VIII. Organizational Considerations

  • Dedicated Effort: Treat evaluation seriously. Consider dedicating engineer time or even forming a small team focused on evaluation infrastructure and quality, especially for complex or critical applications. (Dhruv Singh, Freddie Vargas)
  • Balanced Approach: Don't fall into "eval paralysis." Use time-boxed efforts (like sprints) to build out eval suites iteratively. Focus on the 80/20 – cover the most critical paths and failure modes first. (Freddie Vargas)
  • Cross-Functional Collaboration: Evaluation requires input from product managers (defining goals), engineers (implementing evals), and potentially domain experts/users (providing ground truth).

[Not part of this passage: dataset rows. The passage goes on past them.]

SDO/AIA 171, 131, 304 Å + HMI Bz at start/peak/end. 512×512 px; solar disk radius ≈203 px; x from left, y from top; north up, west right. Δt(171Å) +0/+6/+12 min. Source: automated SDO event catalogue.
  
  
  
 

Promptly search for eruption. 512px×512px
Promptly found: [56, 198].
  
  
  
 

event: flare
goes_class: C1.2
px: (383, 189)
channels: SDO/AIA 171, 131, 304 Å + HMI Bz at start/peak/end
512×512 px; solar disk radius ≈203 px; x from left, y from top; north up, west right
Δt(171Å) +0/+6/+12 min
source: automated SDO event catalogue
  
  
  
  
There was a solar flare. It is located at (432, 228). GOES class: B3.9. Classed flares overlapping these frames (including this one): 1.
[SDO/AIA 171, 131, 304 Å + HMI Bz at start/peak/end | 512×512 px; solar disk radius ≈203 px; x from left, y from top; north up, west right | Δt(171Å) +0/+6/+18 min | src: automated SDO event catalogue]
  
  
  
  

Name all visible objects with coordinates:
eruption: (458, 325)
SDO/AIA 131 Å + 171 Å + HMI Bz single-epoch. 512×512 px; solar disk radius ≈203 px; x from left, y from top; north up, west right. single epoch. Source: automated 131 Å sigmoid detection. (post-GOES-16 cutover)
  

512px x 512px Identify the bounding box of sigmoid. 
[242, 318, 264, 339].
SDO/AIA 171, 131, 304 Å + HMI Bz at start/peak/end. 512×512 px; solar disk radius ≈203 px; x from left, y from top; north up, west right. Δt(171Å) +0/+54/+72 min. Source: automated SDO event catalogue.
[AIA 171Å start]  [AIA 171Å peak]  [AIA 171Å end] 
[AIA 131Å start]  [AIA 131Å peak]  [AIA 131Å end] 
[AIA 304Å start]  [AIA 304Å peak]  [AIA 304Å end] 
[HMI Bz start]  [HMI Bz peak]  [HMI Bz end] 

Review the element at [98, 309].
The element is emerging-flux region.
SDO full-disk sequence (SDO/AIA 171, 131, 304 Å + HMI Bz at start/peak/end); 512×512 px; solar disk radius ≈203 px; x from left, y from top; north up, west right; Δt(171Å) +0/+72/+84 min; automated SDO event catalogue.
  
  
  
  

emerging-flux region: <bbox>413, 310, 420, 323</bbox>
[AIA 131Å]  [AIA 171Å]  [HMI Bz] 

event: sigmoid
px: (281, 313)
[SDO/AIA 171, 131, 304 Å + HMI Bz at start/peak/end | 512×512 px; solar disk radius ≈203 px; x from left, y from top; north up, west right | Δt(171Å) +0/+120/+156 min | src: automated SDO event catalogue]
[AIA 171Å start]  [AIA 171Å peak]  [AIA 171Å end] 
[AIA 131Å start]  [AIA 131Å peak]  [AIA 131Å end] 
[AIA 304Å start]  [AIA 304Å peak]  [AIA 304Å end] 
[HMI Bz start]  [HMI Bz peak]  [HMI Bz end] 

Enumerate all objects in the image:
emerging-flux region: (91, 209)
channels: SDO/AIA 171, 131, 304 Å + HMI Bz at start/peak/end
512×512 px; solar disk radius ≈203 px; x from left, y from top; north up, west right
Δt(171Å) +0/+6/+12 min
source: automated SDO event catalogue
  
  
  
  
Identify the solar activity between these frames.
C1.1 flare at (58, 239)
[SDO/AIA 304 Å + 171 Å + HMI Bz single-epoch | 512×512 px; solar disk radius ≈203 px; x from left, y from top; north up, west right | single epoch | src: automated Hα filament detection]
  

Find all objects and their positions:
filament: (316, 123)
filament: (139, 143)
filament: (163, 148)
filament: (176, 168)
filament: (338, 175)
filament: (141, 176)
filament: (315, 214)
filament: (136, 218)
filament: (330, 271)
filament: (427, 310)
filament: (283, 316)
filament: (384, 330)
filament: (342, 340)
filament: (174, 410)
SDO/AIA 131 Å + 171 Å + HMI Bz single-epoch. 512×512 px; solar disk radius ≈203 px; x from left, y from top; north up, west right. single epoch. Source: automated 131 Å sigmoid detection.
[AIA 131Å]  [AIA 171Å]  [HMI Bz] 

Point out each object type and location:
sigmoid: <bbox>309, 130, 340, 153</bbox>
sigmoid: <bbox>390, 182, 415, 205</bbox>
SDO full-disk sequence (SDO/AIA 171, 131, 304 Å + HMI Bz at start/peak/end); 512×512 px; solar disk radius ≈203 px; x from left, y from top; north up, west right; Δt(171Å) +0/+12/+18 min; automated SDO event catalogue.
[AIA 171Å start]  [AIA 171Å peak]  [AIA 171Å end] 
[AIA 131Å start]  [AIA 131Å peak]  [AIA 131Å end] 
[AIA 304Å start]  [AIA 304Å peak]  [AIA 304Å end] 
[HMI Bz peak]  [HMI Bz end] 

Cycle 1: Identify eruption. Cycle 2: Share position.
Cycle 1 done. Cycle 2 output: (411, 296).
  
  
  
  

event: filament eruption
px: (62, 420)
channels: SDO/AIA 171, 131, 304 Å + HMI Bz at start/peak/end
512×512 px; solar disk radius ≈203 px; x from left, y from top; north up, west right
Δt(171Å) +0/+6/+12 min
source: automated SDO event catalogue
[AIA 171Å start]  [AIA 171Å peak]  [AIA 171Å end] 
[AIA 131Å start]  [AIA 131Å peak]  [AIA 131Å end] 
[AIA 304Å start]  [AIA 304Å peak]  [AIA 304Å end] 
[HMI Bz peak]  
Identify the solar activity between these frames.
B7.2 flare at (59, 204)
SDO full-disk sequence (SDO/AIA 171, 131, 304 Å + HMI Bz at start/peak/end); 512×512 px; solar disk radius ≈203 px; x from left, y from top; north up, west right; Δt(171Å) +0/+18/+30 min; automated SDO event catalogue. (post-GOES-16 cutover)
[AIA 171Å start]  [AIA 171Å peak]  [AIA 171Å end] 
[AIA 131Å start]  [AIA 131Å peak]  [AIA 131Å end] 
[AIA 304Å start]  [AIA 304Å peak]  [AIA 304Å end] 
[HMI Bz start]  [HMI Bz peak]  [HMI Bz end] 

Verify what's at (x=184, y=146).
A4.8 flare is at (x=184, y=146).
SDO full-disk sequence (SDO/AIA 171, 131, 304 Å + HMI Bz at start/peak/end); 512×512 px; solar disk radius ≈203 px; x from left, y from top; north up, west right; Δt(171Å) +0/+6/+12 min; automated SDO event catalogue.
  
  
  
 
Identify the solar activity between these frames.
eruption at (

IX. Common Pitfalls and Misconceptions

  • Starting Too Late: Trying to bolt on evaluations after a complex system is already built is much harder.
  • Evaluating on Poor/Unrepresentative Data: Your evals are only as good as the data they run on.
  • Over-Reliance on Single Metrics/Methods: Use a diverse set of evaluations; understand the limitations of each metric (e.g., BLEU/ROUGE).
  • Treating LLM-as-Judge as Ground Truth: They are helpful tools but biased and imperfect. Always validate against human judgment, especially initially. Focus on aligning the reasoning.
  • Not Decomposing Complexity: Trying to evaluate too many things at once leads to unreliable results.
  • Ignoring Production Monitoring: Models drift, data drifts. Continuous evaluation is necessary.
  • Thinking Fine-tuning Solves Everything: Fine-tuning helps, but it needs good data and evaluation to be effective. It won't magically fix foundational issues if the base model fundamentally can't perform the task or the data lacks signal. (Kyle Corbitt)
  • Skipping the Baseline: Not knowing how a simple prompted approach performs makes it hard to measure the value of more complex solutions like fine-tuning or agents.

X. Conclusion: Building Trust Through Rigor

Evaluating LLM applications and agents is a challenging but essential engineering discipline. It requires a shift in mindset, a commitment to data quality, a structured approach, and continuous iteration. By embracing these principles and techniques, teams can move beyond brittle prototypes and build robust, reliable, and truly valuable AI systems that users can trust. The journey involves starting simple, decomposing complexity, measuring what matters, learning from failures, and relentlessly aligning system behavior with desired outcomes through the powerful lens of evaluation.